Document excerpt.
┌──

Importance of gender-dependent performance in mixed doubles

TDC quantifies the relative contribution of various technical indicators (Em₁–Em5, Ef₁–Ef₅) to the probability of winning a match, representing the importance of each technique for male and female players in determining match outcomes. The results indicate that the total TDC is 53% for male players and 39.7% for female players. This implies that in mixed doubles, 53% of the match outcome variance is attributable to male performance, while 39.7% is attributable to female performance, male players’ performance is almost 1.3 times more important than female players.

In addition, the most important effectiveness for both male and female players occurred in P5 (19.5%, 14%). Zhou and Zhang [7] concluded that male players outperformed female players in the first four shots. Similarly, Peng [24] found that male players demonstrated superior performance in both the “attack after serving” and “attack after receiving” phases, indicating a pronounced gender-based advantage. These prior studies statistically compared the performance of male and female players within specific match contexts and extrapolated that whichever gender held a technical advantage in those contexts would be more decisive for the match outcome. In contrast, the present study diverges by examined the overall influence of male versus female players performance on the match outcome as an integrated system. It further quantifies this relative importance by employing multiple regression analysis to calculate specific Total Decision Coefficient (TDC) values..

└──

Information supplied.

┌──

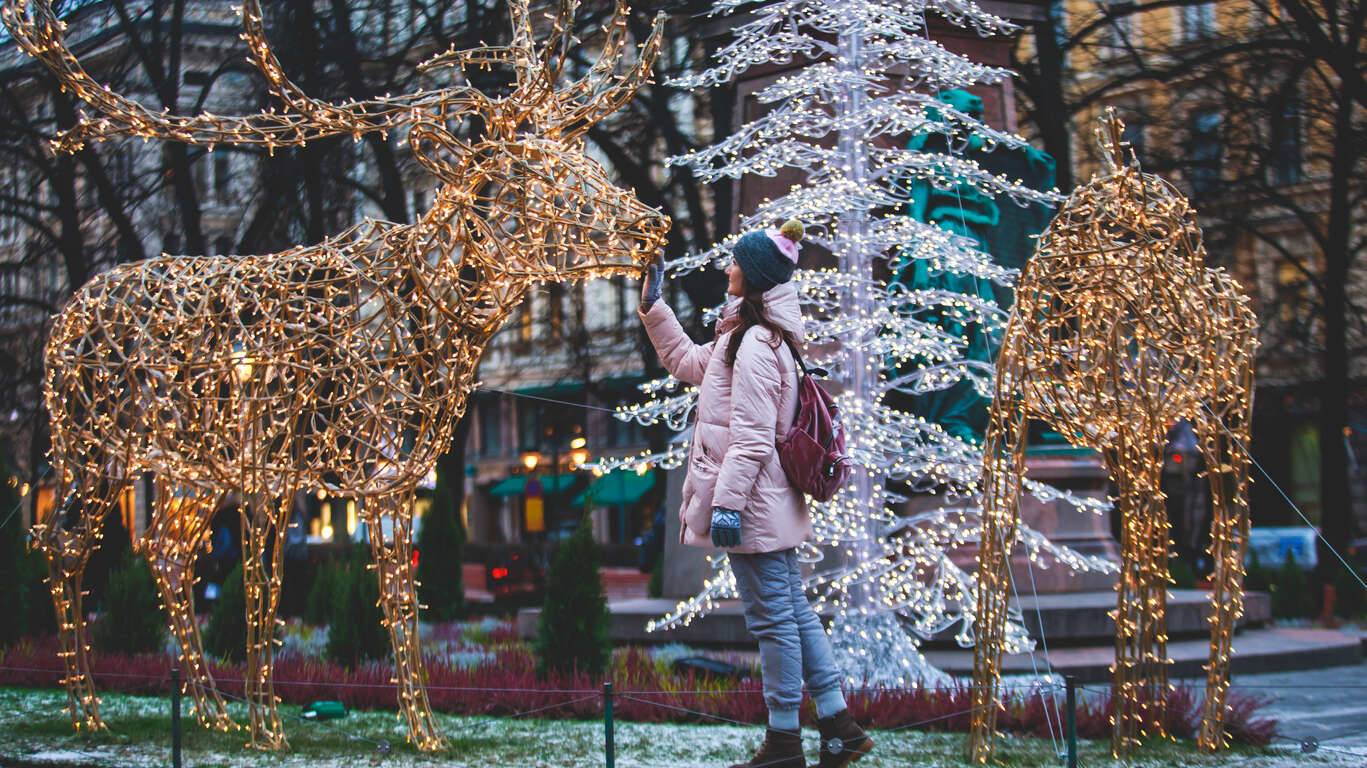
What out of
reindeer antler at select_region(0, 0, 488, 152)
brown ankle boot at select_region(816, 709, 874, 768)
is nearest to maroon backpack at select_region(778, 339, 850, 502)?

└──

Problem description.
From the mixed doubles excerpt, extract everything from "Importance of gender-dependent" down to "than female players.". The listing comes from a different source than the mixed doubles excerpt.

Written reply.
Importance of gender-dependent performance in mixed doubles

TDC quantifies the relative contribution of various technical indicators (Em₁–Em5, Ef₁–Ef₅) to the probability of winning a match, representing the importance of each technique for male and female players in determining match outcomes. The results indicate that the total TDC is 53% for male players and 39.7% for female players. This implies that in mixed doubles, 53% of the match outcome variance is attributable to male performance, while 39.7% is attributable to female performance, male players’ performance is almost 1.3 times more important than female players.